PROMPT:
Display each line in the records below that contains the word "total", copying those lines in full. Treat uppercase and lowercase letters as different.

• • • • • • •

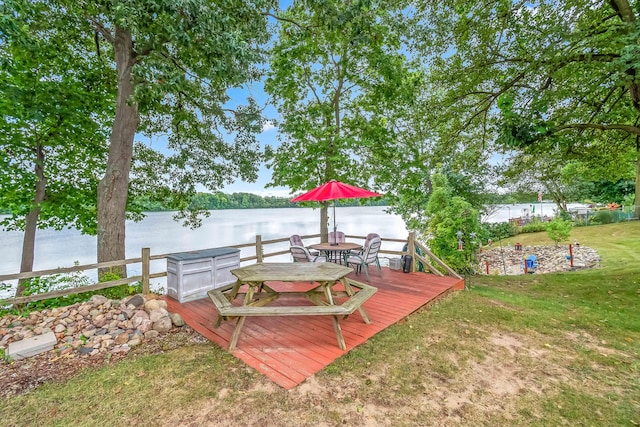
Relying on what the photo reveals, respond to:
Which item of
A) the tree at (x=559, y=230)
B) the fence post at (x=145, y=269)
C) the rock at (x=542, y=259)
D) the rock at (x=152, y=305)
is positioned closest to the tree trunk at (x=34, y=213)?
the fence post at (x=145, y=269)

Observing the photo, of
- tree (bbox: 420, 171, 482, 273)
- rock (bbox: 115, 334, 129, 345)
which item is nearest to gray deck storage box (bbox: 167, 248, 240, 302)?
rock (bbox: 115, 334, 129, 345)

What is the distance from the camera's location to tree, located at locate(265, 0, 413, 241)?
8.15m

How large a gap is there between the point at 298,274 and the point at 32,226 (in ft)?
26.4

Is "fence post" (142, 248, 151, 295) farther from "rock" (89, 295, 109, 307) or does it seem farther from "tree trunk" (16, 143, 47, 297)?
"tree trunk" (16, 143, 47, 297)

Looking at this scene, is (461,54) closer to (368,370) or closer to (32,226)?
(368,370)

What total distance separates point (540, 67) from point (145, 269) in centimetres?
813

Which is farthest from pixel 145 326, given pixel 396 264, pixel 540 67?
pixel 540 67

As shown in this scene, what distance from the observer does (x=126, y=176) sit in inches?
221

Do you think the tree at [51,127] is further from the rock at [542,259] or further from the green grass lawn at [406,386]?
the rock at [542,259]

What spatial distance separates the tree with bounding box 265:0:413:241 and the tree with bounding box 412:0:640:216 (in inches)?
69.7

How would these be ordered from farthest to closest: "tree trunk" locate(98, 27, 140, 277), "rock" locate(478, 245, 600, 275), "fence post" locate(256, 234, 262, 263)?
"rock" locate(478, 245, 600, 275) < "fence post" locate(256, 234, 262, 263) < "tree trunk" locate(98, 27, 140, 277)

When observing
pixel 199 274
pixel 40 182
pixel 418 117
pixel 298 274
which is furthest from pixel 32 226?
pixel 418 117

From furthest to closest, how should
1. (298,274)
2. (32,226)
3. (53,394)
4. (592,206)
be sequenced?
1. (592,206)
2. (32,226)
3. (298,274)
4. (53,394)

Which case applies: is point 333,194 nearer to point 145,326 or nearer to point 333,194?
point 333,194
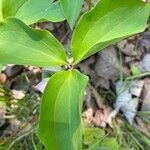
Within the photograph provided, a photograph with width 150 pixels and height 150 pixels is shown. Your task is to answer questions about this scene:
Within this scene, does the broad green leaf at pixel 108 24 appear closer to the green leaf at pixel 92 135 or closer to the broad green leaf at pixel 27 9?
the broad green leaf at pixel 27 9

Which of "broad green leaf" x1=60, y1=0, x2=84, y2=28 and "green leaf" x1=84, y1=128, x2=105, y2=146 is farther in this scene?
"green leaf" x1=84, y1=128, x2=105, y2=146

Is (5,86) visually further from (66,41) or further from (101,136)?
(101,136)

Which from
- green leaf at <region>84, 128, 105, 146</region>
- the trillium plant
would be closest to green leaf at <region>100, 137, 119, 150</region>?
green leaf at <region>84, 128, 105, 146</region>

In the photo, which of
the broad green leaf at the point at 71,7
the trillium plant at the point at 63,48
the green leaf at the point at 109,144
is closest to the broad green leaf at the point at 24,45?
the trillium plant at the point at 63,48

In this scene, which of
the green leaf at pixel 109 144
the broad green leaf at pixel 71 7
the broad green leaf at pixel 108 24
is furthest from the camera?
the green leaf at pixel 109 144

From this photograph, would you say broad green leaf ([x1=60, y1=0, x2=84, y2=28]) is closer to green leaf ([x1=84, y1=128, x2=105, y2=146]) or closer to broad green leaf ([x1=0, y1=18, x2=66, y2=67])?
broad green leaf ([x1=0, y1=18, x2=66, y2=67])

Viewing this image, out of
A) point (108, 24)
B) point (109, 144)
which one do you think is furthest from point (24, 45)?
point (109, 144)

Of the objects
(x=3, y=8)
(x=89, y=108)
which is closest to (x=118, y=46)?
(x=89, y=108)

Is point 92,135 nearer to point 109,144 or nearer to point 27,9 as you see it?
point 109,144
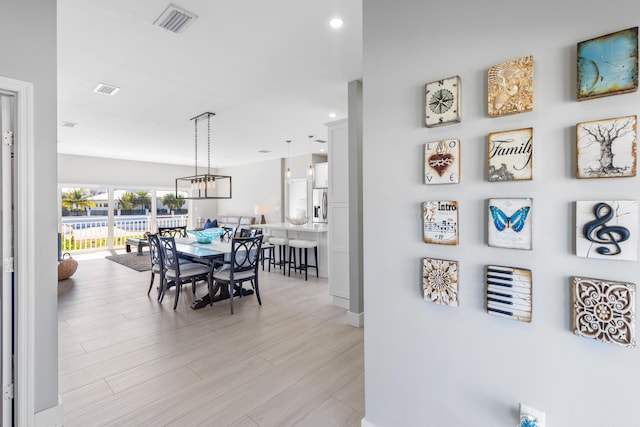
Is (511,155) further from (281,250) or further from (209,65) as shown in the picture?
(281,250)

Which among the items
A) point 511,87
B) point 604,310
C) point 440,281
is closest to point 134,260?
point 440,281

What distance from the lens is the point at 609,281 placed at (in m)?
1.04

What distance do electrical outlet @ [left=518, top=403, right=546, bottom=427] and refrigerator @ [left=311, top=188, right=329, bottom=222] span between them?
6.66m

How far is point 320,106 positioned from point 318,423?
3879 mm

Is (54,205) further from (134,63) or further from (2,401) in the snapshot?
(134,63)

• • • • • • •

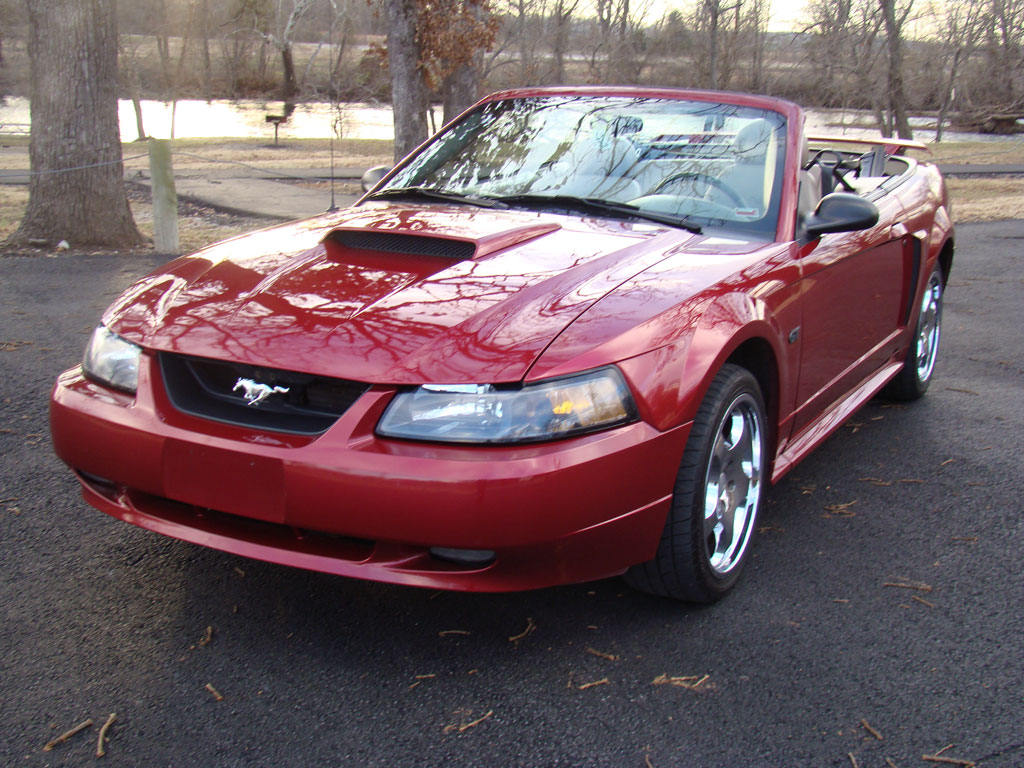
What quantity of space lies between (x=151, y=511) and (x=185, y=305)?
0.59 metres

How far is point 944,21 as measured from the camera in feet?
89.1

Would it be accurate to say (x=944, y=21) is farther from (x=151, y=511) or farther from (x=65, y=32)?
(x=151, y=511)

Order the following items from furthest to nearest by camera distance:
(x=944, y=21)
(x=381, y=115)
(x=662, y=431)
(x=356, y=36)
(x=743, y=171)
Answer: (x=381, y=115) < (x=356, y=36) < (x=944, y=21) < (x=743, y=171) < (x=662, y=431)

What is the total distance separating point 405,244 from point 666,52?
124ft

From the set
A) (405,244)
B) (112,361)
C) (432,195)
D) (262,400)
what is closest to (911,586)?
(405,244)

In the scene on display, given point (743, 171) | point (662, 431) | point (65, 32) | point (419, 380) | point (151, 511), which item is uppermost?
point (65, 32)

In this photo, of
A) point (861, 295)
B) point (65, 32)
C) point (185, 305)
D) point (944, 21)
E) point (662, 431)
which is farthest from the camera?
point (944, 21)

• • • • • • •

RESULT OF THE TASK:
What total distance separates point (540, 67) from point (145, 269) in centimetres?
What is the total distance separating point 405,244 from point 666,52?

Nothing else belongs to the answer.